• [Exercise objective] Where the data below contains pictures, omit them; output the rest word for word.
-- Opening Marker --
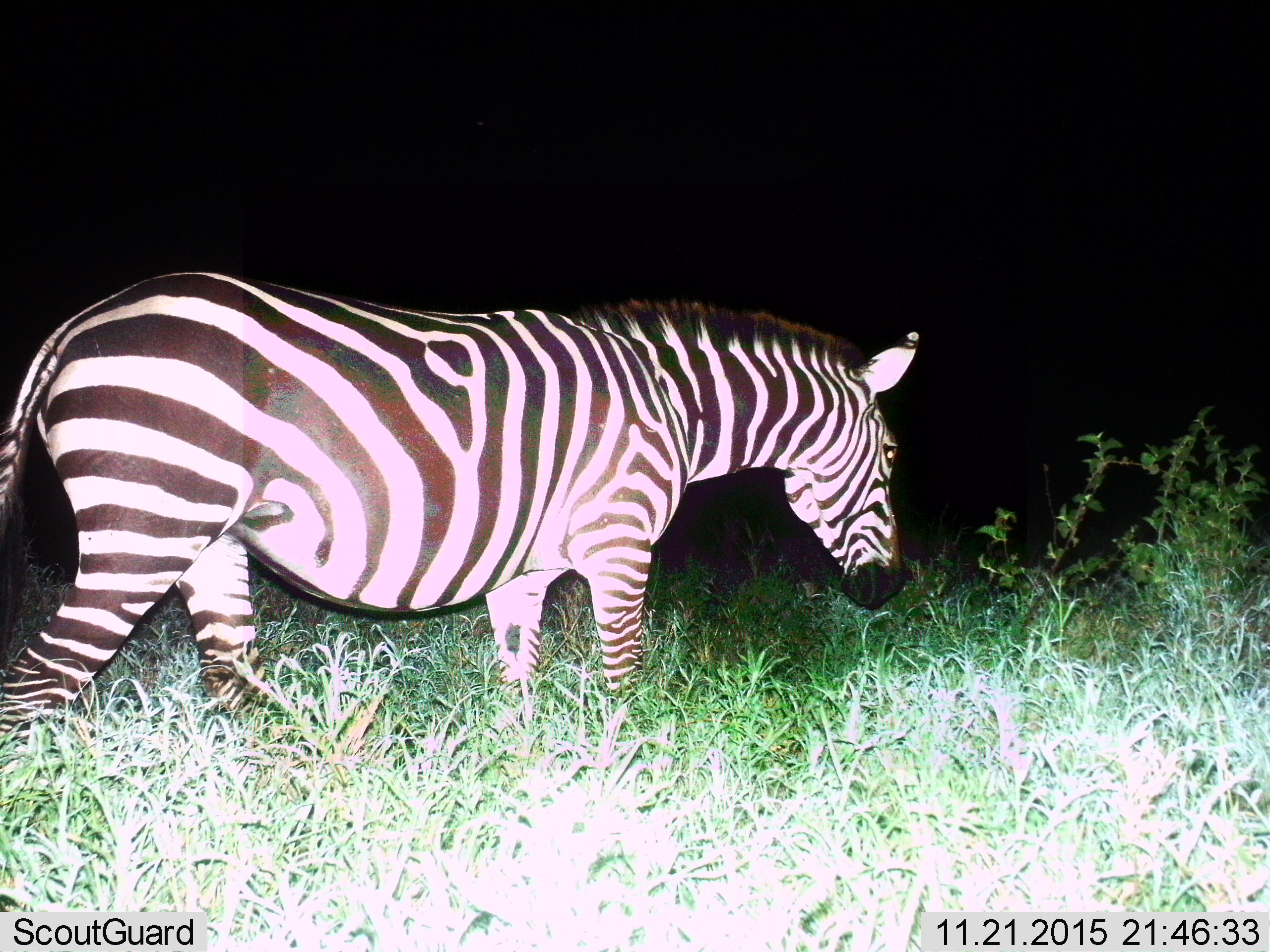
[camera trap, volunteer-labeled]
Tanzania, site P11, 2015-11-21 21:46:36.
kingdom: Animalia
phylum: Chordata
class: Mammalia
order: Perissodactyla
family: Equidae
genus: Equus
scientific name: Equus quagga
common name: plains zebra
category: zebra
Zebra (plains zebra) (Equus quagga), count 1. Behavior (volunteer vote fractions): standing 56%, resting 11%, moving 44%, interacting 0%. Young present (vote fraction): 0%. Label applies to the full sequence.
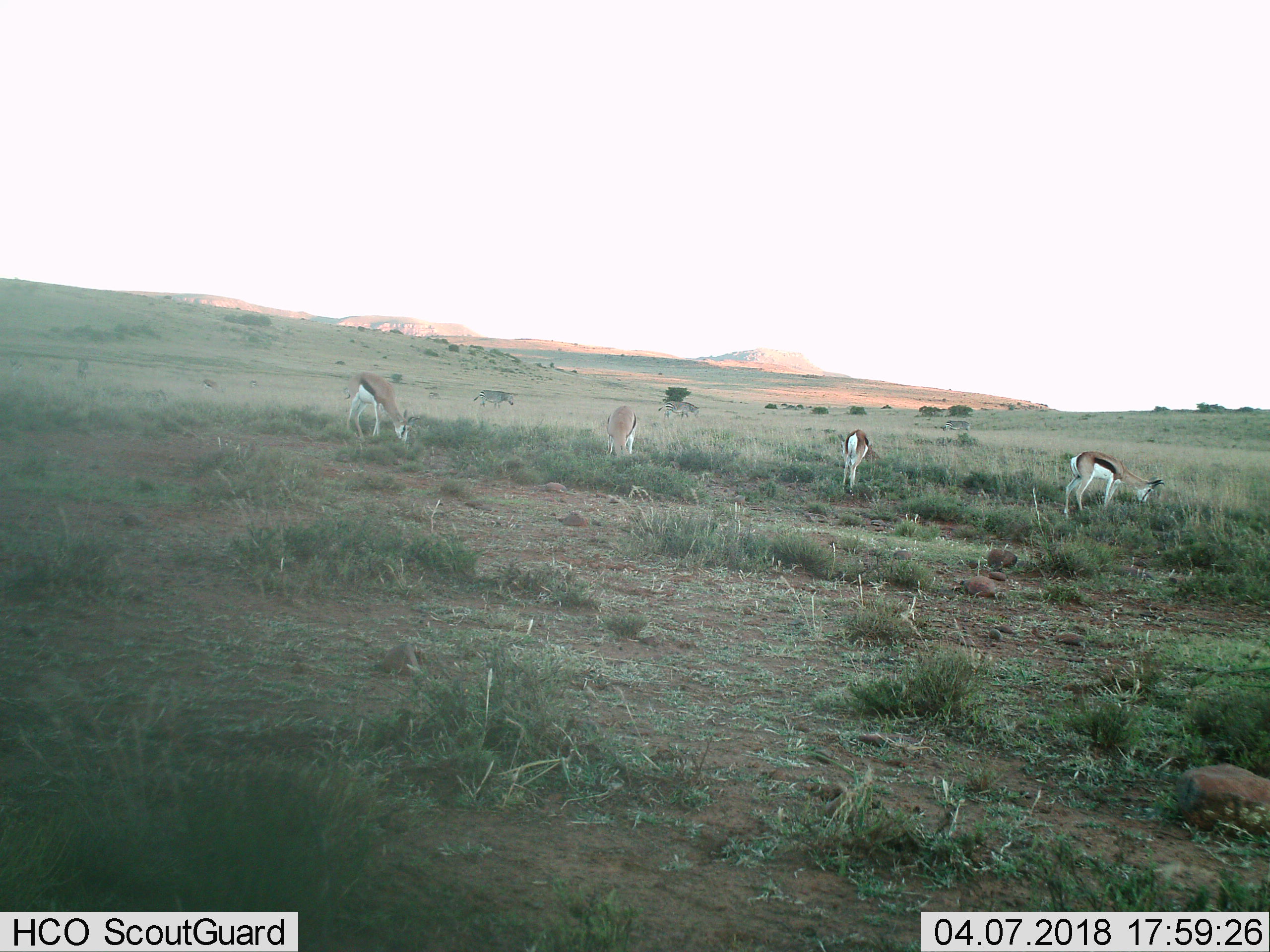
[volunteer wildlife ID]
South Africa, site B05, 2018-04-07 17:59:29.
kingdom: Animalia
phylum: Chordata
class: Mammalia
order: Artiodactyla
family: Bovidae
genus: Antidorcas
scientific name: Antidorcas marsupialis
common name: springbok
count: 4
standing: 44%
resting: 0%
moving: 0%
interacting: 0%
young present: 0%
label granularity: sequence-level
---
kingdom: Animalia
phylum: Chordata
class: Mammalia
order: Perissodactyla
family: Equidae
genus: Equus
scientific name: Equus zebra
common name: mountain zebra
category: zebramountain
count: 3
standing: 60%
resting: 0%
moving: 20%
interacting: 0%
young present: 0%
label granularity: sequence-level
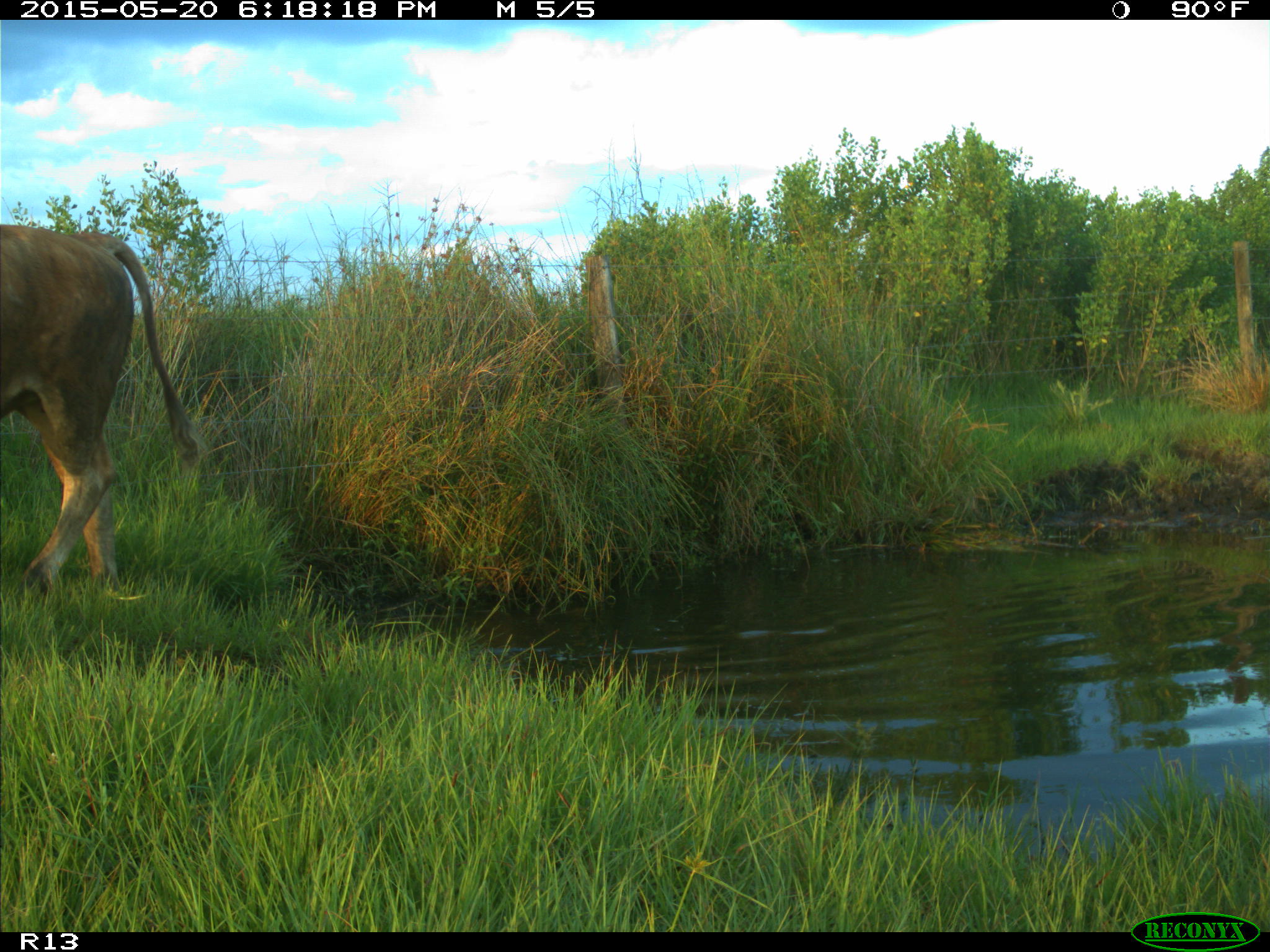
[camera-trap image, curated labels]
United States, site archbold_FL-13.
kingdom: Animalia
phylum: Chordata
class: Mammalia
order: Artiodactyla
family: Bovidae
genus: Bos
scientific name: Bos taurus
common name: domestic cow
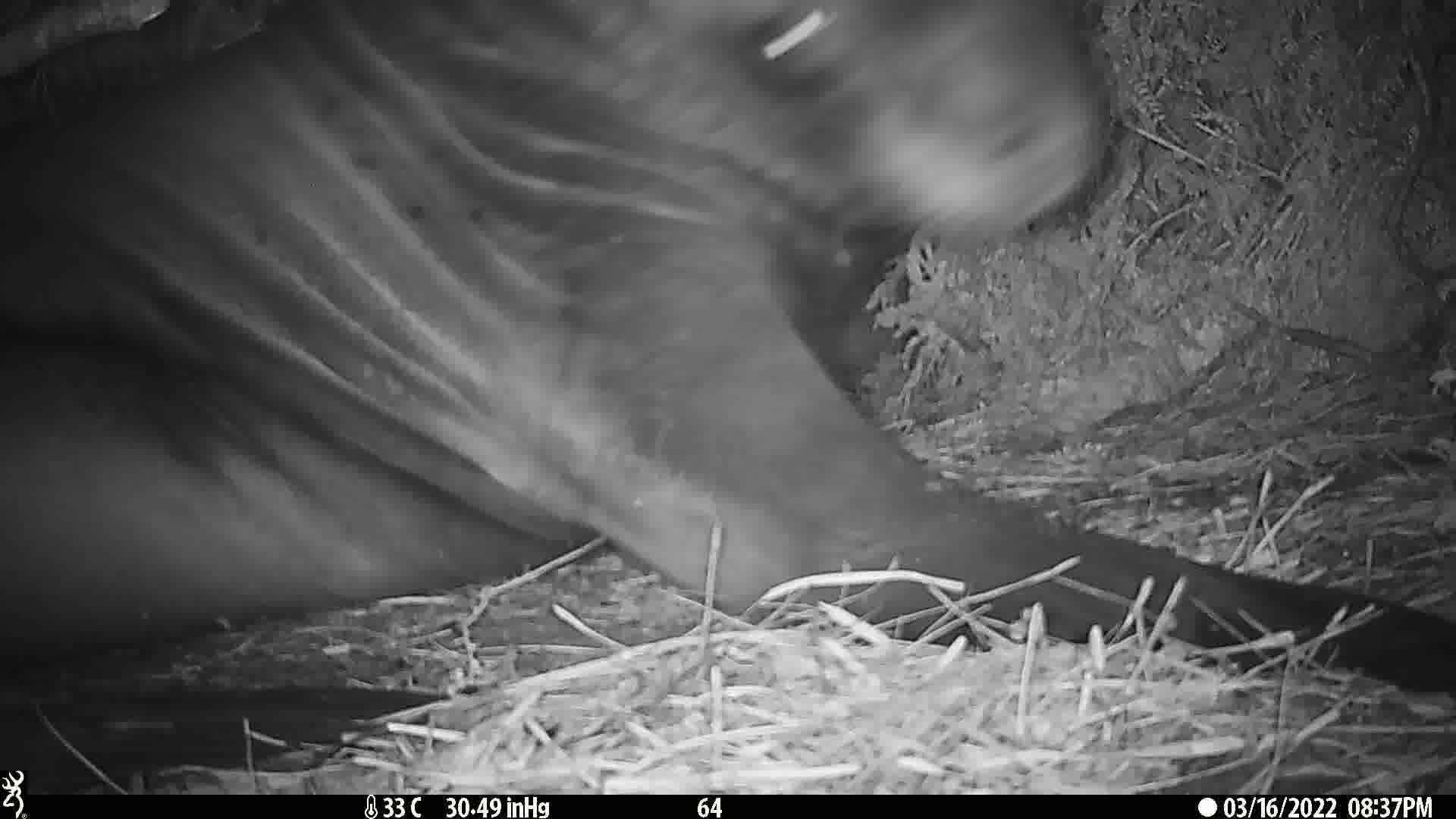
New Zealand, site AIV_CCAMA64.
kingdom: Animalia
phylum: Chordata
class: Mammalia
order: Carnivora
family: Otariidae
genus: Phocarctos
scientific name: Phocarctos hookeri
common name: new zealand sea lion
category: sealion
-- Closing Marker --
• [Output of the exercise]
[camera trap, volunteer-labeled]
Tanzania, site P11, 2015-11-21 21:46:36.
kingdom: Animalia
phylum: Chordata
class: Mammalia
order: Perissodactyla
family: Equidae
genus: Equus
scientific name: Equus quagga
common name: plains zebra
category: zebra
Zebra (plains zebra) (Equus quagga), count 1. Behavior (volunteer vote fractions): standing 56%, resting 11%, moving 44%, interacting 0%. Young present (vote fraction): 0%. Label applies to the full sequence.
[volunteer wildlife ID]
South Africa, site B05, 2018-04-07 17:59:29.
kingdom: Animalia
phylum: Chordata
class: Mammalia
order: Artiodactyla
family: Bovidae
genus: Antidorcas
scientific name: Antidorcas marsupialis
common name: springbok
count: 4
standing: 44%
resting: 0%
moving: 0%
interacting: 0%
young present: 0%
label granularity: sequence-level
---
kingdom: Animalia
phylum: Chordata
class: Mammalia
order: Perissodactyla
family: Equidae
genus: Equus
scientific name: Equus zebra
common name: mountain zebra
category: zebramountain
count: 3
standing: 60%
resting: 0%
moving: 20%
interacting: 0%
young present: 0%
label granularity: sequence-level
[camera-trap image, curated labels]
United States, site archbold_FL-13.
kingdom: Animalia
phylum: Chordata
class: Mammalia
order: Artiodactyla
family: Bovidae
genus: Bos
scientific name: Bos taurus
common name: domestic cow
New Zealand, site AIV_CCAMA64.
kingdom: Animalia
phylum: Chordata
class: Mammalia
order: Carnivora
family: Otariidae
genus: Phocarctos
scientific name: Phocarctos hookeri
common name: new zealand sea lion
category: sealion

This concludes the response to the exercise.